6. The method of claim 5, wherein the anisotropic correction of the downstream P-wave, the second time shift correction, and the third time shift correction have corrected imaging gather time difference formulas of
And->
Wherein DeltaT P (alpha) is the time shift amount of converting the anisotropic travel time of the downlink P wave of each sector into the isotropic travel time, z is the depth, x is the offset distance, x p Is half the offset of the PP wave,is the offset velocity of the P wave along the crack trend, V P(α) Refers to the P-wave velocity, eta in the sector P (alpha) is the non-elliptic coefficient of variation with azimuth in the sector area, sin 2P Alpha) is a sine form of an equivalent emergence angle of the upward P wave in the sector area, and delta T C Is the time shift of converted wave, V c Is the velocity of the converted wave, x s Is half of the offset distance of SS wave, V s Is the velocity of S wave, T ps0 Is the self-excitation self-time of PS wave.
7. The method of any one of claims 1 to 6, wherein the acquiring a PS wave target CIP trace set from the P wave target offset velocity model and the target γ model comprises:
dividing a seismic source into a plurality of sector areas at imaging points according to a preset rule;
in each sector area, respectively determining a second PS wave sub CIP gather according to the P wave target offset velocity model and the target gamma model;
dividing the second PS-wave sub-CIP gather into a first offset PS sub-gather and a second offset PS sub-gather according to a preset offset threshold;
respectively obtaining a first converted wave model and a second converted wave model according to the first offset PS sub-track set and the second offset PS sub-track set;
and carrying out anisotropic correction on the uplink S wave on a second PS wave sub CIP gather corresponding to each fan-shaped area according to the first converted wave model and the second converted wave model, and superposing the corrected second PS wave sub CIP gather to obtain the PS wave target CIP gather.
8. The method of claim 7, wherein the determining a second PS-wave sub-CIP trace set from the P-wave target offset velocity model and the target γ model, respectively, comprises:
respectively generating an initial PS wave sub CIP gather according to the P wave target offset speed model and the target gamma model;
and performing time shift correction on the initial PS-wave sub-CIP gather to obtain the second PS-wave sub-CIP gather.

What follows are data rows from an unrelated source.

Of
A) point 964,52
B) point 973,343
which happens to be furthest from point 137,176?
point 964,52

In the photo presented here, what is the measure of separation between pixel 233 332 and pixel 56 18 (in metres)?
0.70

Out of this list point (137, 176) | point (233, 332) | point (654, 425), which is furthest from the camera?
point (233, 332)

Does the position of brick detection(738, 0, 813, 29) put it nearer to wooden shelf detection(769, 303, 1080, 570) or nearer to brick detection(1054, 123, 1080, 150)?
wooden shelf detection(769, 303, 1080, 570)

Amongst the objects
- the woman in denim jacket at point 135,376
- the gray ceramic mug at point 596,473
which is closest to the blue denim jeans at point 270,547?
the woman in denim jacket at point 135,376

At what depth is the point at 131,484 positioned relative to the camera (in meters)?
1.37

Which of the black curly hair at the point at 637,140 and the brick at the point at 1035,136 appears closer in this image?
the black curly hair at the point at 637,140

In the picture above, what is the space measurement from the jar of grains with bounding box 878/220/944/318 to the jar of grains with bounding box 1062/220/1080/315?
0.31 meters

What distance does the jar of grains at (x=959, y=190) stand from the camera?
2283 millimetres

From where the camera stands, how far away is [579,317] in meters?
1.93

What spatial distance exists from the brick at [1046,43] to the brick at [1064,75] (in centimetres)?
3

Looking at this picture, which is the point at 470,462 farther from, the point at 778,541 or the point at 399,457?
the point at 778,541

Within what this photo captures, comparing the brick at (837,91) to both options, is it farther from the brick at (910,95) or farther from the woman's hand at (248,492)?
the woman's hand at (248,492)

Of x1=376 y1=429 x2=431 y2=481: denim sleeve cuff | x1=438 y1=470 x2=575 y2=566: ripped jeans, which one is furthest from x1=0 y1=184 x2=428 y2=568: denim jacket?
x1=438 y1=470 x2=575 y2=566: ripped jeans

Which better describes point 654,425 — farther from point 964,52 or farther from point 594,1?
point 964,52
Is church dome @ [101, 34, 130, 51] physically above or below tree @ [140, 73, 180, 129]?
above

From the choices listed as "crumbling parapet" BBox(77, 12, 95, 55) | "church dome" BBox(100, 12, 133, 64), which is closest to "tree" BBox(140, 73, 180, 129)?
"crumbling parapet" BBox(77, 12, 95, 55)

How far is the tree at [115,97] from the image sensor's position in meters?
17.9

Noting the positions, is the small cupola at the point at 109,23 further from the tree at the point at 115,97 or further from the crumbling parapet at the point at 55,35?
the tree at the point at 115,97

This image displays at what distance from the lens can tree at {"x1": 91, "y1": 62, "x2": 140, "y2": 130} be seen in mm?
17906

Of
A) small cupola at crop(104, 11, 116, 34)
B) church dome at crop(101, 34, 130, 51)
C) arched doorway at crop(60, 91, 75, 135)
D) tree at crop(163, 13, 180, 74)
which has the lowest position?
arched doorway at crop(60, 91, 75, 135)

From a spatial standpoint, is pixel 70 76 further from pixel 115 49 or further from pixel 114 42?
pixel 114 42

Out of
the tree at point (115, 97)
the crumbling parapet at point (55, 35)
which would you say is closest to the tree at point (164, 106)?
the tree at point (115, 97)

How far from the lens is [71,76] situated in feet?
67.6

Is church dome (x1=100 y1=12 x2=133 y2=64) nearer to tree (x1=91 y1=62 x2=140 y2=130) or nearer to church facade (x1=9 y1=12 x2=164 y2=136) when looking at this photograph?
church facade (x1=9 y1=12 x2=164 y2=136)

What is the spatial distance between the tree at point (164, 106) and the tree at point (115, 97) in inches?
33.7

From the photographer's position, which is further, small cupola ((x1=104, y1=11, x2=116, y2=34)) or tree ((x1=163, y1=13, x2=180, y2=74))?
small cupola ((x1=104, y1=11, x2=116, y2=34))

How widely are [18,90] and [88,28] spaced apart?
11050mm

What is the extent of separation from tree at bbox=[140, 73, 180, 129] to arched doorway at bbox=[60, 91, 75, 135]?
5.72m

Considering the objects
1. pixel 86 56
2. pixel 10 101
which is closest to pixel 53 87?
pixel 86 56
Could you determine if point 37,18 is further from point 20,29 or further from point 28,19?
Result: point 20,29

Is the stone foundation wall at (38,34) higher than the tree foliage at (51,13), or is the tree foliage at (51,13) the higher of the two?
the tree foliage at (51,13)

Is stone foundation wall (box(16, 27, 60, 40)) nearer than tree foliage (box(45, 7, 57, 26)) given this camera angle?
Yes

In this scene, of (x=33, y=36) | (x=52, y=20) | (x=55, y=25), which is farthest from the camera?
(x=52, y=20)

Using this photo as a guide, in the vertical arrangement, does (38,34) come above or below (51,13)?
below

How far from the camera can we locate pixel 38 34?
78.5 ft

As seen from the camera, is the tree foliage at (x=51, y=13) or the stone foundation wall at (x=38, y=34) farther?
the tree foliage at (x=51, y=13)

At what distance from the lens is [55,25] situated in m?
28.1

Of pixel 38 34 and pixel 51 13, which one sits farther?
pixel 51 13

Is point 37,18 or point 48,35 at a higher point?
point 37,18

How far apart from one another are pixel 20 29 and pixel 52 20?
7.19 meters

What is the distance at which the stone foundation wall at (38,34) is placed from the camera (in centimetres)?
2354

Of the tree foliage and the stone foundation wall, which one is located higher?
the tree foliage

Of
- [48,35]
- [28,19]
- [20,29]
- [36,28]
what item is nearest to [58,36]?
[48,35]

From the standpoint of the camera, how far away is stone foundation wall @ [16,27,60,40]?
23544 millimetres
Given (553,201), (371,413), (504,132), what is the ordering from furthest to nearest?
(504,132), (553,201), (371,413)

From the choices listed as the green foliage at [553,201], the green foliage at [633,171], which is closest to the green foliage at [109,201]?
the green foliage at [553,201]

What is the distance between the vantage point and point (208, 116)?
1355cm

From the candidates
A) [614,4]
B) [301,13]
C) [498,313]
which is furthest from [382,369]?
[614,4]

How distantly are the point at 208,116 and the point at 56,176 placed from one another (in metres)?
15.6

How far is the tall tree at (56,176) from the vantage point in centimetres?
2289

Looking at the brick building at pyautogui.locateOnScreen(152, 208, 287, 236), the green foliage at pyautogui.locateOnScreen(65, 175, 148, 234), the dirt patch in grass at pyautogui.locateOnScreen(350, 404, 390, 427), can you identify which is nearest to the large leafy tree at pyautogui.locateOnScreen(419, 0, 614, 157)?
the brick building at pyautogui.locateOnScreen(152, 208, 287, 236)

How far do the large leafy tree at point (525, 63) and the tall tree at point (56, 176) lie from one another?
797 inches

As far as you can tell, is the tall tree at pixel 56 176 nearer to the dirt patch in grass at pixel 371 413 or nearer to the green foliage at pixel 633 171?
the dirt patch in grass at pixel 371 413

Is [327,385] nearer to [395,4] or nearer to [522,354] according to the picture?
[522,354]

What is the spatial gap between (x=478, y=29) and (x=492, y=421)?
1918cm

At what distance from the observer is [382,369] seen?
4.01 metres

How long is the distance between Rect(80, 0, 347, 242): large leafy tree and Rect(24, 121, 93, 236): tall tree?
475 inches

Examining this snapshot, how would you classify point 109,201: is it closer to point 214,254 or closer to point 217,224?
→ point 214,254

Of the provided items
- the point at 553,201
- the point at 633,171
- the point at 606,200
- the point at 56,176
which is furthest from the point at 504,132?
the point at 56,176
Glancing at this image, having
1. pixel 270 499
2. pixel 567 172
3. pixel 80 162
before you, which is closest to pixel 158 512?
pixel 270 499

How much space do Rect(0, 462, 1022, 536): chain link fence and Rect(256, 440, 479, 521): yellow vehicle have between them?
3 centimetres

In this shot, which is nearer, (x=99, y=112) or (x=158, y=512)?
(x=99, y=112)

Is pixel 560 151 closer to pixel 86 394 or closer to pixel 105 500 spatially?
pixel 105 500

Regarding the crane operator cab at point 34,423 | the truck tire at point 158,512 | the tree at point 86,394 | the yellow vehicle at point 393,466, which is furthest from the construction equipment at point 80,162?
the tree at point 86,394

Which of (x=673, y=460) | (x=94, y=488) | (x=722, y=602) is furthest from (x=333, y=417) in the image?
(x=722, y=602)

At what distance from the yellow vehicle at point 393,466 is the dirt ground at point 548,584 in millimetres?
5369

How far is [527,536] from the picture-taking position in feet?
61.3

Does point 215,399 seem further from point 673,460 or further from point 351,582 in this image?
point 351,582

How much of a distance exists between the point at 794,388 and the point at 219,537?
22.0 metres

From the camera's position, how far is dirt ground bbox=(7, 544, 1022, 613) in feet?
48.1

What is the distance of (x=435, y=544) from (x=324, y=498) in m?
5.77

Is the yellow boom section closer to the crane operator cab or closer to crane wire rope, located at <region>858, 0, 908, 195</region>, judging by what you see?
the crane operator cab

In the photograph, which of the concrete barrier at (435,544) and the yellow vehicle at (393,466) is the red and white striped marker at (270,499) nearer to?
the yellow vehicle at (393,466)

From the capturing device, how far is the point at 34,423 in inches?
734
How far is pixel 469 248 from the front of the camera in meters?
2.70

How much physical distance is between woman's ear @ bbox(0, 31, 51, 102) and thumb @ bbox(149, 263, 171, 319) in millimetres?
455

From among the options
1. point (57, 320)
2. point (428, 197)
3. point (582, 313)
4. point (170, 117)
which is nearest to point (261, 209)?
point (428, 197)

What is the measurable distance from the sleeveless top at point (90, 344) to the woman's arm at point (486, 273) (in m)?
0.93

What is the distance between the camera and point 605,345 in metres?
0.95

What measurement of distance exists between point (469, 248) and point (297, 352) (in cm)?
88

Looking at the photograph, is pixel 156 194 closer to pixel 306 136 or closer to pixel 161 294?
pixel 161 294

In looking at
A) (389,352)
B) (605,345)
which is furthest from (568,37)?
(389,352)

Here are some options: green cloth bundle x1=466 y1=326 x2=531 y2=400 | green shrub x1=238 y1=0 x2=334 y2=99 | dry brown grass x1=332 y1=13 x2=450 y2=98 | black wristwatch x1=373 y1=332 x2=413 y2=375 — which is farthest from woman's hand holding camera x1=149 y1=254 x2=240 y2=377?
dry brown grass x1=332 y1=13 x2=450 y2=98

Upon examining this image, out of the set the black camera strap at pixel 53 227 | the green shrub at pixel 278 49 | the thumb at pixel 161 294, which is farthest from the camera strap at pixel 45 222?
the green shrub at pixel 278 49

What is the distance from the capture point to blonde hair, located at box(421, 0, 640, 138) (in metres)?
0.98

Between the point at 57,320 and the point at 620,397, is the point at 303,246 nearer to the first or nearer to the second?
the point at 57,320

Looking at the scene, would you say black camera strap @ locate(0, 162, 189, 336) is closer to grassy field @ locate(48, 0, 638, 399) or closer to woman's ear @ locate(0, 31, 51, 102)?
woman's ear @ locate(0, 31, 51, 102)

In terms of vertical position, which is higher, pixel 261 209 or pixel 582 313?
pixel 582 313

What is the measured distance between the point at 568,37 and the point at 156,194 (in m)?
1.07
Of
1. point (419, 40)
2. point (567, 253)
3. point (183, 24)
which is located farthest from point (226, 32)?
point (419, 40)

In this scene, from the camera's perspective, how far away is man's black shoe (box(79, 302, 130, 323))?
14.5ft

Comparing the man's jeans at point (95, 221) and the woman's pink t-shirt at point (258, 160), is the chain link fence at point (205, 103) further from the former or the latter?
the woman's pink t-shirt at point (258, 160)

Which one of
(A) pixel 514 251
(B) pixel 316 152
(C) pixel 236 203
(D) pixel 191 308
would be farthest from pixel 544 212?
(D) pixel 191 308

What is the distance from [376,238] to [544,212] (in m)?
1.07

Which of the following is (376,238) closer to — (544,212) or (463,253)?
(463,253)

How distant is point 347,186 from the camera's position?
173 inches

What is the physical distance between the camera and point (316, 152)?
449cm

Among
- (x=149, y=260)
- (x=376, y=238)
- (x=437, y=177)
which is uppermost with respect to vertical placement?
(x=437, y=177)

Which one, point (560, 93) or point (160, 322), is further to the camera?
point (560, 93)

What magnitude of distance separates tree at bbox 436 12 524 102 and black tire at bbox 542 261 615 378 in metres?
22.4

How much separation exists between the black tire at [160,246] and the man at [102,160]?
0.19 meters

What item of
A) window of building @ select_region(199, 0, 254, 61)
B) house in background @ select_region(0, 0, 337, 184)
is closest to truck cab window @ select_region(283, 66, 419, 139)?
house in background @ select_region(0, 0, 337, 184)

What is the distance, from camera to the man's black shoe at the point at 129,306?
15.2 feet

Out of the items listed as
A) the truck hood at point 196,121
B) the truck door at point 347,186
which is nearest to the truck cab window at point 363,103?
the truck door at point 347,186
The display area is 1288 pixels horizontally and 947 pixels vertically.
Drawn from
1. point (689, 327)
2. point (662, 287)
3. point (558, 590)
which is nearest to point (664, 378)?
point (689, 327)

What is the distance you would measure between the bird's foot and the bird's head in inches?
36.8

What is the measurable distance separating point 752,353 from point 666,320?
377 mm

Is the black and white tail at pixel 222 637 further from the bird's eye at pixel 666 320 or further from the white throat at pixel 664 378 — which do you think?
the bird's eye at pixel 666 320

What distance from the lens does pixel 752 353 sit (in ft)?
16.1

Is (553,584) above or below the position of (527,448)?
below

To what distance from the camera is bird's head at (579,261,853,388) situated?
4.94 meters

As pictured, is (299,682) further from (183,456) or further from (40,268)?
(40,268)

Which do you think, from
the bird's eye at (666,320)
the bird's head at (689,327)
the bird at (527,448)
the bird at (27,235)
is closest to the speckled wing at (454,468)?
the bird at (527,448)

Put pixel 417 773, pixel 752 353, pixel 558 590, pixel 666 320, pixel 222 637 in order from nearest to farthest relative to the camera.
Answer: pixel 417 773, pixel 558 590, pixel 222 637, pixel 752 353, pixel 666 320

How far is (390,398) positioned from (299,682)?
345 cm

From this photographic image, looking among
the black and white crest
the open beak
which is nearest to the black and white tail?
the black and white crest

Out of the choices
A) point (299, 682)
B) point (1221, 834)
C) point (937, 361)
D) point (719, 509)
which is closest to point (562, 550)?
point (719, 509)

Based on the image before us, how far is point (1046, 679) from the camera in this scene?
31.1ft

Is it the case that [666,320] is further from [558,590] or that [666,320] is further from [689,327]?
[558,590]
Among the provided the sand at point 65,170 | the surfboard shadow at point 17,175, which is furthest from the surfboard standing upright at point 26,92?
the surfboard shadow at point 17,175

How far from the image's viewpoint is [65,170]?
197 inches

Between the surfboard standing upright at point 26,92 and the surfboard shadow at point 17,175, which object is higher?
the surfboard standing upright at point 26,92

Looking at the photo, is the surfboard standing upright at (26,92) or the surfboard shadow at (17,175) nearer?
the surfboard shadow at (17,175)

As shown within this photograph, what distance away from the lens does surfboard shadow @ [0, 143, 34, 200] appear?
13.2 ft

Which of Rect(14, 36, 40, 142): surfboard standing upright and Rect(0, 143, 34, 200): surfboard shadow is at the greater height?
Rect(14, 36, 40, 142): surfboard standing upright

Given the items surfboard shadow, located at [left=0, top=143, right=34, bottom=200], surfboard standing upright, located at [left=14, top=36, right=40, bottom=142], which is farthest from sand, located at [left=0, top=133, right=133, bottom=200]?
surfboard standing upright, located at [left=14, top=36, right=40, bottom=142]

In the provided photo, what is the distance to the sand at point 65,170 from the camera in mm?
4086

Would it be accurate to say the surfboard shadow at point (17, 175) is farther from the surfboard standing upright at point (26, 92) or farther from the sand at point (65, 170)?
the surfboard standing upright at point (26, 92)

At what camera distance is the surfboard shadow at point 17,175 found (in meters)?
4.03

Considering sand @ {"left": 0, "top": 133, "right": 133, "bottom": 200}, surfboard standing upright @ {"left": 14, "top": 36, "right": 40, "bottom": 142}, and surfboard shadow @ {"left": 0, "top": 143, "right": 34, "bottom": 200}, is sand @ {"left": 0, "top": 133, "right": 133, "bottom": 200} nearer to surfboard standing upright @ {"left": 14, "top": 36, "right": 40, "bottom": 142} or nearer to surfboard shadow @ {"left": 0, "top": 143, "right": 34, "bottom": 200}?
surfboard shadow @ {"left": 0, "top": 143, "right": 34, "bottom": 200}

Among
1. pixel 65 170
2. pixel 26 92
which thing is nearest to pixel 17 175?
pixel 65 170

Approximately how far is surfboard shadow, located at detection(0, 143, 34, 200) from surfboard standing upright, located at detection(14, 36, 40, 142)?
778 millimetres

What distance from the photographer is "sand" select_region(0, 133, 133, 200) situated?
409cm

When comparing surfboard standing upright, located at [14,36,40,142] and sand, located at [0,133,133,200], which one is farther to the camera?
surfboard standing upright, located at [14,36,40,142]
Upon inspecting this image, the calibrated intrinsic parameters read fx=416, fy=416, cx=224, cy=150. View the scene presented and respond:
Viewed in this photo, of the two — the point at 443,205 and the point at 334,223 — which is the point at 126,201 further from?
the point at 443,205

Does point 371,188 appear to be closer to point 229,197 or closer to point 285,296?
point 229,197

9. An apparatus for three-dimensional VSP imaging, comprising:
the first acquisition module is used for acquiring a P wave update speed model, wherein the P wave update speed model is obtained by updating a P wave initial speed model through a P wave isotropic offset speed;
the updating module is used for updating the P-wave anisotropic migration velocity of the P-wave updating velocity model to obtain a P-wave target migration velocity model, and the P-wave target migration velocity model is used for generating a PP-wave imaging profile according to a PP-wave CIP gather;
the second acquisition module is used for acquiring an initial gamma model, correcting the initial gamma model to obtain a target gamma model, wherein the gamma model is a PP wave T0 time domain P wave to S wave offset speed ratio model;
the imaging module is used for acquiring a PS wave target CIP gather according to the P wave target offset speed model and the target gamma model and generating a PS wave imaging section, wherein the PS wave target CIP gather is the PS wave CIP gather after the anisotropic effect of the downlink P wave and the uplink S wave is eliminated.
10. The apparatus of claim 9, wherein the apparatus further comprises:
and the separation module is used for carrying out fast and slow transverse wave separation on the PS wave imaging profile to obtain a target imaging profile.